● Passage shown
I’m not sure what I thought I’d photograph in Istanbul. Maybe I thought I’d just photograph buildings and streets and things I found a little strange or different from home. Whatever I thought, it quickly became clear to me that I was going to photograph cats. Lots and lots of cats. The thing that was so appealing was that although I deduced that they were all homeless they didn’t come across as homeless. They all seemed well fed, groomed, and carried the general playful or nonchalant character of well looked after cats. They were either playful, sleepy, or unbothered. They just seemed like happy little cats.
I later found out that the general community take care of the cats and it’s very important to them. These cats are everyone’s cats. They aren’t homeless but rather have many homes, many owners, and many responsible human parents. It was evident in how you would see any given person stop to talk to a kitten or to scratch an itchy cat ear. Some beautiful but derelict buildings almost seemed to be an unofficial town hall for cats where they would gather in groups up to 9 or more, almost appearing as if they are having meetings.
Even though the cats were without a doubt my favourite part of Istanbul, Istanbul is more than just a collection of beautiful cats. There is a certain sense of composed joy in Istanbul. I like to believe it’s best observed in the Turkish sense of fashion. Almost everyone wore dark and deep autumnal colours and I felt very much at home. People dressed in dark indigo, olive green, mustard yellow, and the deepest scarlet red could be seen everywhere. From the fisherman spanning the length of Galata bridge reeling in fish or baitless hooks, to the hagglers negotiating at the Grand Bazaar (the largest and oldest indoor market in the world), from the hipsters searching for their speciality coffee fix and unique pieces of art in Karakoy, to the wanderers at the harbour and the fish market.
Istanbul is a vast expanse of age-old culture amalgamating with a modern world and this is obvious when you move from a cafe that could’ve been in any major city in the world to a restaurant situated on the fourth floor of an old building with an elevator, to my great amusement, that has no doors “My god, we can touch the outside!?” Often when one travels there is a little bit of where you are that reminds you of home. Istanbul, until now, is as far as I’ve been from home without missing home.
On our last night I met with great demise through the works and trickery of a very deceptive liquid. I called it “not that bad”, the Turkish call it Raki. Raki, the national drink of Turkey, is a clear alcohol drink flavoured with aniseed and most Turks add water to it which turns the drink a milky white. This almost alchemical transformation entertained me immensely and as a result I drank with much more vigor than usual in order to amuse myself with my next construction of alcoholic alchemy.
Suffice it to say, I don’t remember much of that evening. I vaguely remember looking at stained glass, cuddling a grey kitten, and conversing with a suit of armour. On my camera I found blurry photos of happy couples, at dinner, posing for portraits and some dry vomit on my lense. Not my finest moment but certainly not the worst. Waking up without a sense of who I was or why I existed, suffering a rebirth into reality with the hammer-bang of the industrial revolution, in its universal entirety, all condensed into my headache it was brought to my attention that I pissed the bed.

● Data extract
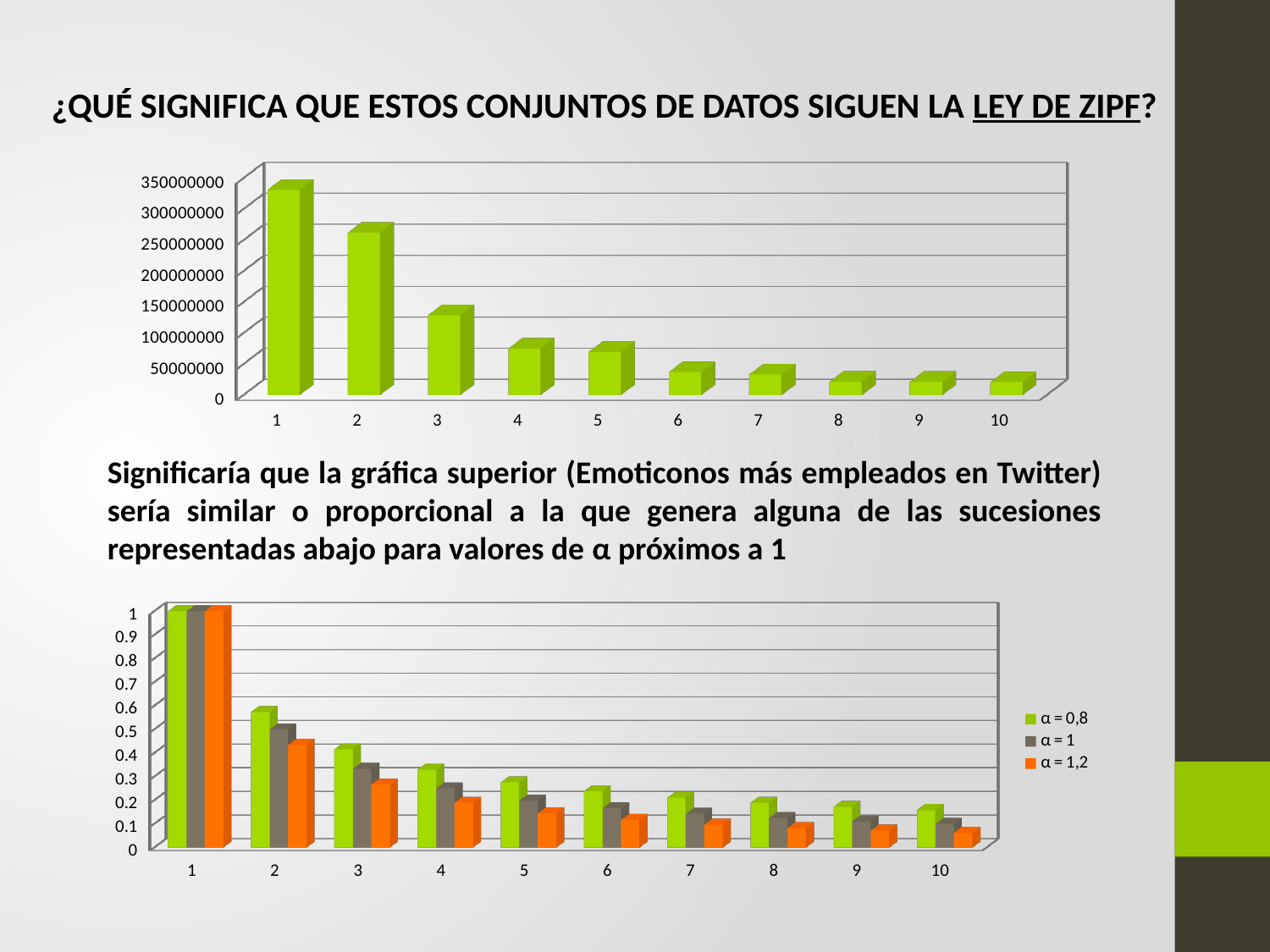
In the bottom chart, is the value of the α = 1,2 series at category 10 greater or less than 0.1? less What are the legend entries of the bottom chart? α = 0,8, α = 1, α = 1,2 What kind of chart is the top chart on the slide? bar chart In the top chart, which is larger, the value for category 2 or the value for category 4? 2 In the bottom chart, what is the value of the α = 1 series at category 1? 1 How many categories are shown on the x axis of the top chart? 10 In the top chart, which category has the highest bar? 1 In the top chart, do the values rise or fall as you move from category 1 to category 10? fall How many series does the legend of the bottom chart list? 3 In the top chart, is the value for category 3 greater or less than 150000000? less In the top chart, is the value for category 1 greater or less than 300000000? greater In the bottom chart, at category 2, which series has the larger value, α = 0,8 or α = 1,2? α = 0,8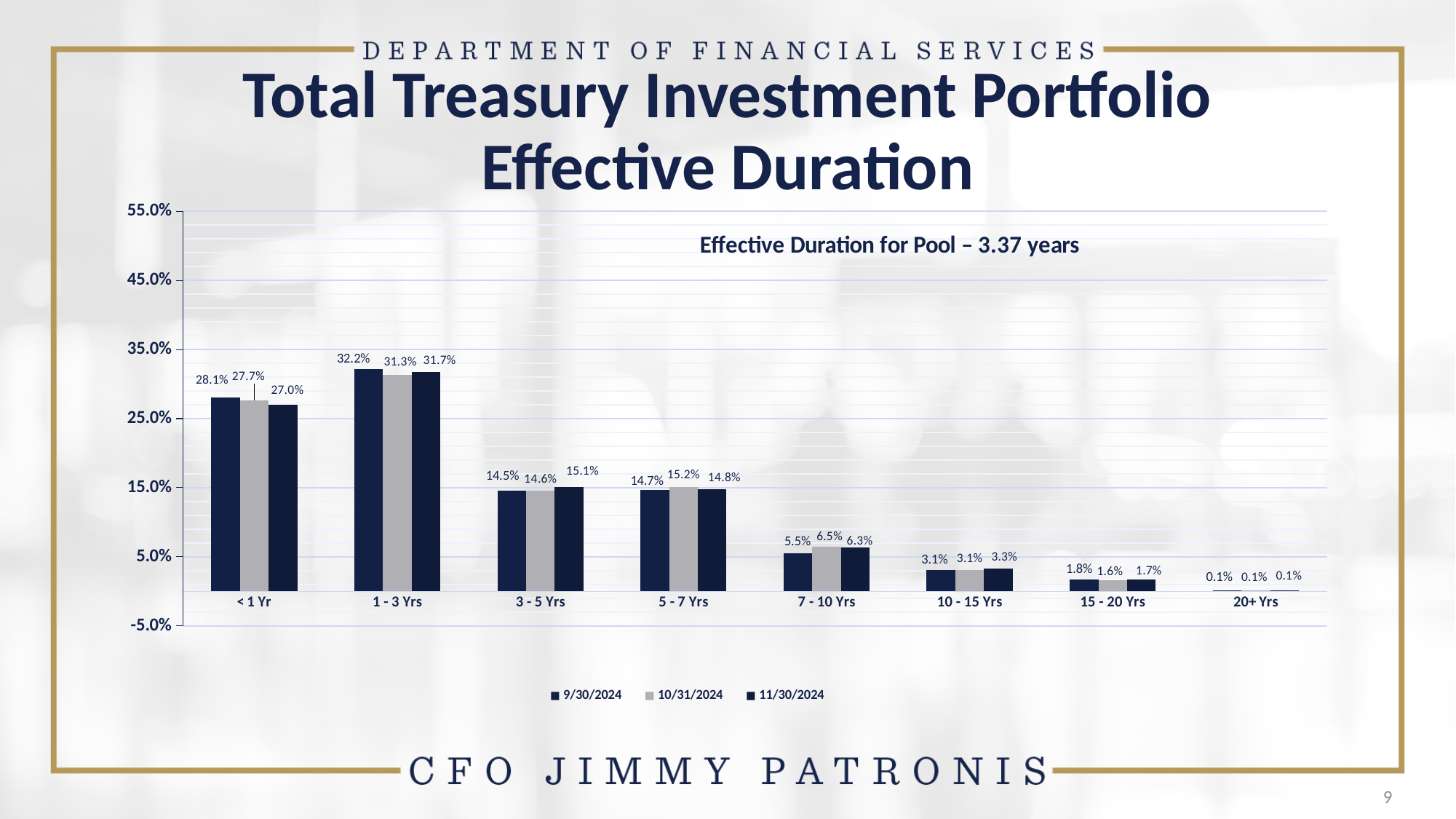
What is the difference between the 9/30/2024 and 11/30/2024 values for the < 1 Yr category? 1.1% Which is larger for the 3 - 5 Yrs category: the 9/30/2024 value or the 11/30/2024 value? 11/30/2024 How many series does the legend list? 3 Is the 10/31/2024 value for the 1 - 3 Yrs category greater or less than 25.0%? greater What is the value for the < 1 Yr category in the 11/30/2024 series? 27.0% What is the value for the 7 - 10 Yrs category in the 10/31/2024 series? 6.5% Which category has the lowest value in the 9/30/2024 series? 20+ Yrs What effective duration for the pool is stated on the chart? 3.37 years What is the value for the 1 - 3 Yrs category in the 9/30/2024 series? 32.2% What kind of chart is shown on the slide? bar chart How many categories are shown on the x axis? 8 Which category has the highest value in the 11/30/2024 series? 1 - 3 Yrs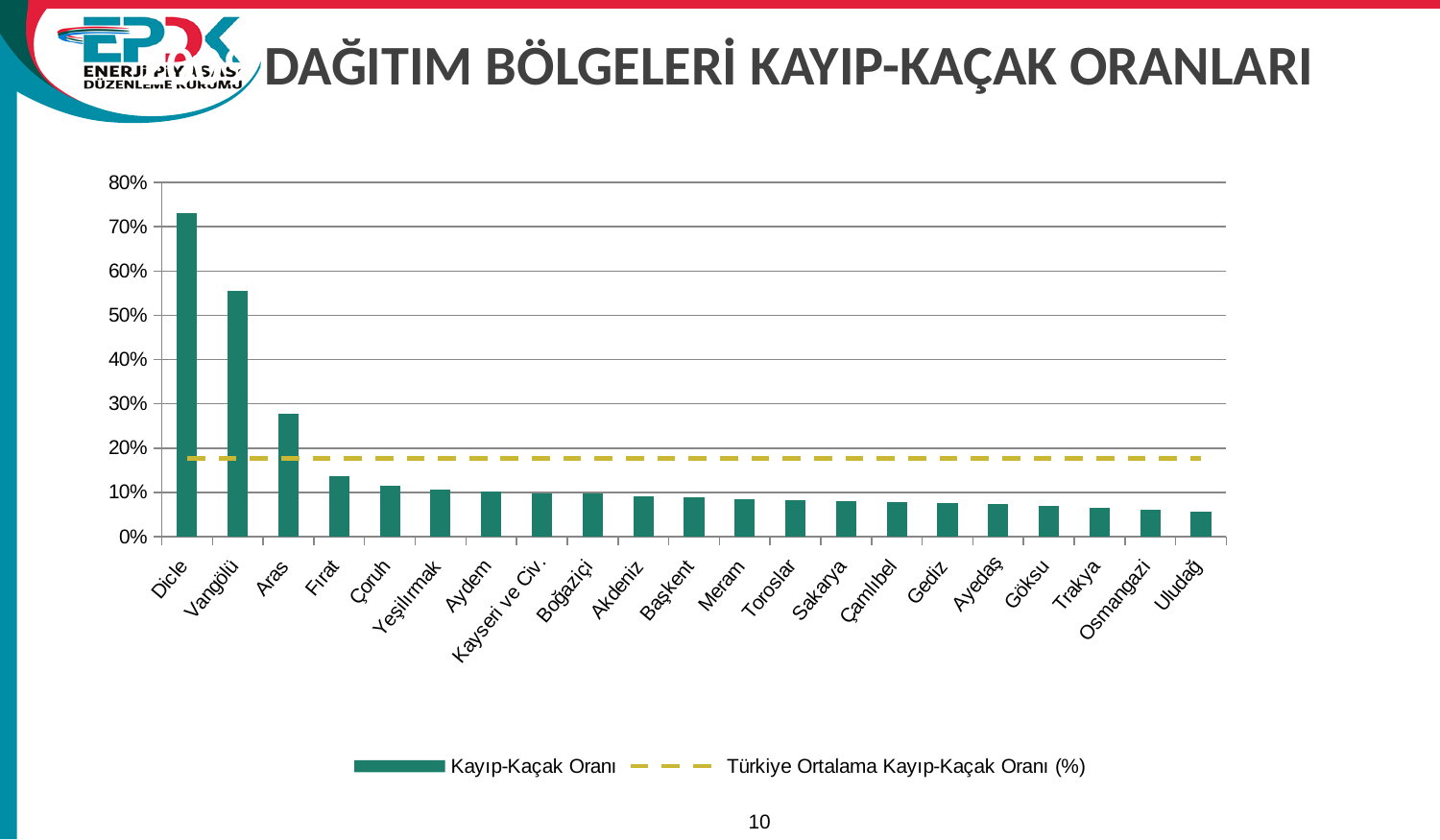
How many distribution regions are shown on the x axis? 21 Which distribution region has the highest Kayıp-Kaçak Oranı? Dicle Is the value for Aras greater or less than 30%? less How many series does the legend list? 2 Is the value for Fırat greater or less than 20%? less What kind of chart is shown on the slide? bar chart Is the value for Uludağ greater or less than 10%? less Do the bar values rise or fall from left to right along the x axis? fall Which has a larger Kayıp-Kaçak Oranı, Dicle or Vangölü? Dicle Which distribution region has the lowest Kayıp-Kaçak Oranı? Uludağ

● Description of the task
In the Istanbul travel passage, what is Raki flavored with, and what color does it turn when water is added?

● Solution below
Raki is flavored with aniseed and turns milky white when water is added.